## To be done
All of the data should be repeated exactly; pictures are not part of the copy.

## Records
* begin *

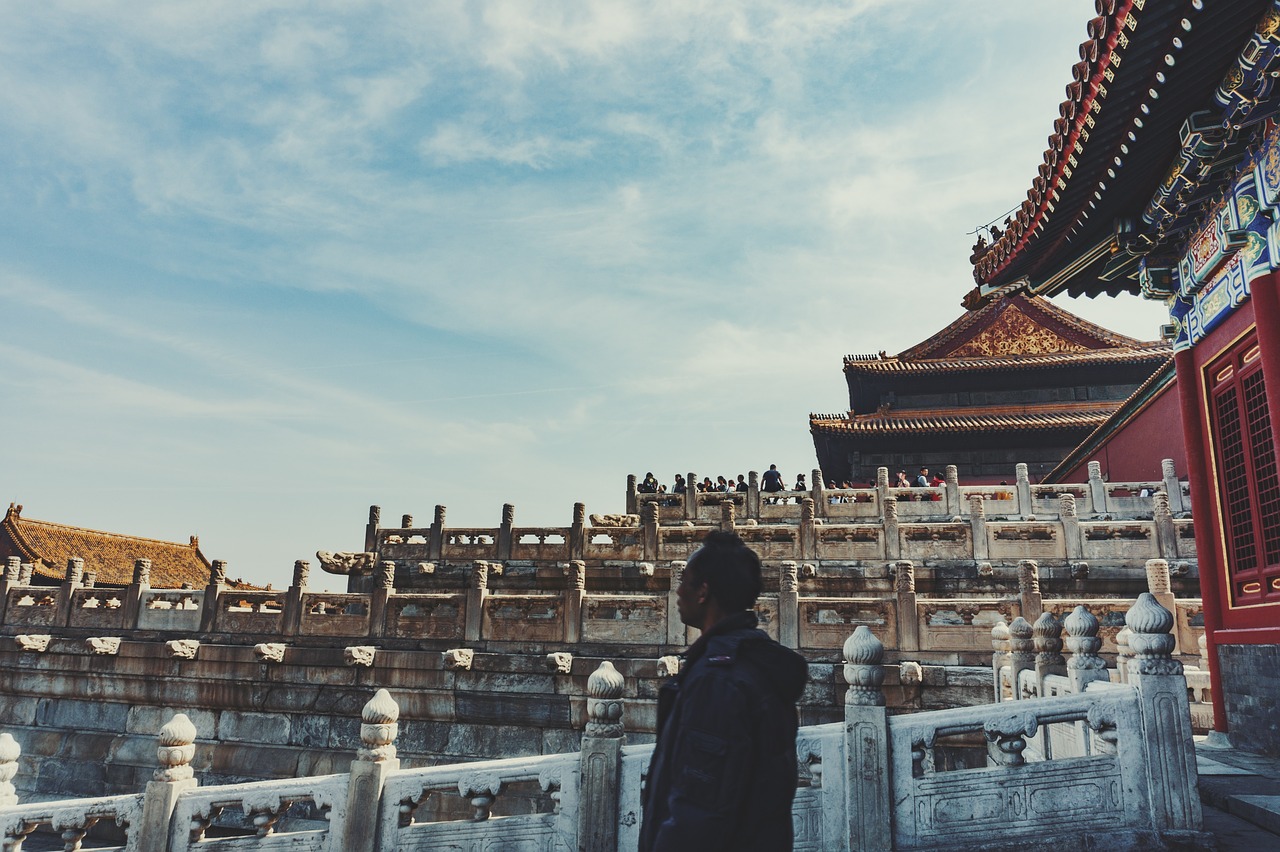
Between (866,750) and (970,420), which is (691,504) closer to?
(970,420)

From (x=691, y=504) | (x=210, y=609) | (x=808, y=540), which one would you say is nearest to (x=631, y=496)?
(x=691, y=504)

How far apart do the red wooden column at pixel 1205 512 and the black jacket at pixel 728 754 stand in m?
6.59

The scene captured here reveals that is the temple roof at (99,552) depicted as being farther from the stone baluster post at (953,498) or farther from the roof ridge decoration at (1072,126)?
the roof ridge decoration at (1072,126)

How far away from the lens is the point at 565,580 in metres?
16.0

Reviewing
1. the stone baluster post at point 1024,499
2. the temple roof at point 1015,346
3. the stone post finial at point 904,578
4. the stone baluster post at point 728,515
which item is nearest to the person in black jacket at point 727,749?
the stone post finial at point 904,578

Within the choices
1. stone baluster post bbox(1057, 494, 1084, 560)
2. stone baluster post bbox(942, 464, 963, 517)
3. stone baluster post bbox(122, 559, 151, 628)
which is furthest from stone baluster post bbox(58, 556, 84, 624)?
stone baluster post bbox(1057, 494, 1084, 560)

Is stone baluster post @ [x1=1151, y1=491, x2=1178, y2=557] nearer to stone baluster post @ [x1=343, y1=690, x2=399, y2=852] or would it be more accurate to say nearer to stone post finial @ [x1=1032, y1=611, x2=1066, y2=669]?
stone post finial @ [x1=1032, y1=611, x2=1066, y2=669]

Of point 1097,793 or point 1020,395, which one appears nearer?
point 1097,793

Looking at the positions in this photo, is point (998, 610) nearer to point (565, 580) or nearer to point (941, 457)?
point (565, 580)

* end *

## Written response
Between (866,750) and (970,420), which is (691,504) closer to?
(970,420)

From (x=691, y=504) | (x=210, y=609) | (x=808, y=540), which one would you say is nearest to (x=631, y=496)?
(x=691, y=504)

How far apart do the red wooden column at pixel 1205 512 and the black jacket at pixel 728 754 stand in m?
6.59

The scene captured here reveals that is the temple roof at (99,552) depicted as being farther from the stone baluster post at (953,498) or farther from the roof ridge decoration at (1072,126)?
the roof ridge decoration at (1072,126)

How far away from the lens is the point at 565,580 in metres?
16.0

Reviewing
1. the stone baluster post at point 1024,499
2. the temple roof at point 1015,346
3. the stone post finial at point 904,578
4. the stone baluster post at point 728,515
which item is nearest to the person in black jacket at point 727,749?
the stone post finial at point 904,578

Within the choices
1. stone baluster post bbox(1057, 494, 1084, 560)
2. stone baluster post bbox(942, 464, 963, 517)
3. stone baluster post bbox(122, 559, 151, 628)
which is furthest from stone baluster post bbox(58, 556, 84, 624)?
stone baluster post bbox(1057, 494, 1084, 560)

Is stone baluster post @ [x1=1151, y1=491, x2=1178, y2=557] nearer to stone baluster post @ [x1=343, y1=690, x2=399, y2=852] or would it be more accurate to say nearer to stone post finial @ [x1=1032, y1=611, x2=1066, y2=669]?
stone post finial @ [x1=1032, y1=611, x2=1066, y2=669]

Of point 1097,793 or point 1020,395, which one appears nearer?
point 1097,793

Looking at the positions in this photo, is point (998, 610) nearer to point (565, 580) or nearer to point (941, 457)?
point (565, 580)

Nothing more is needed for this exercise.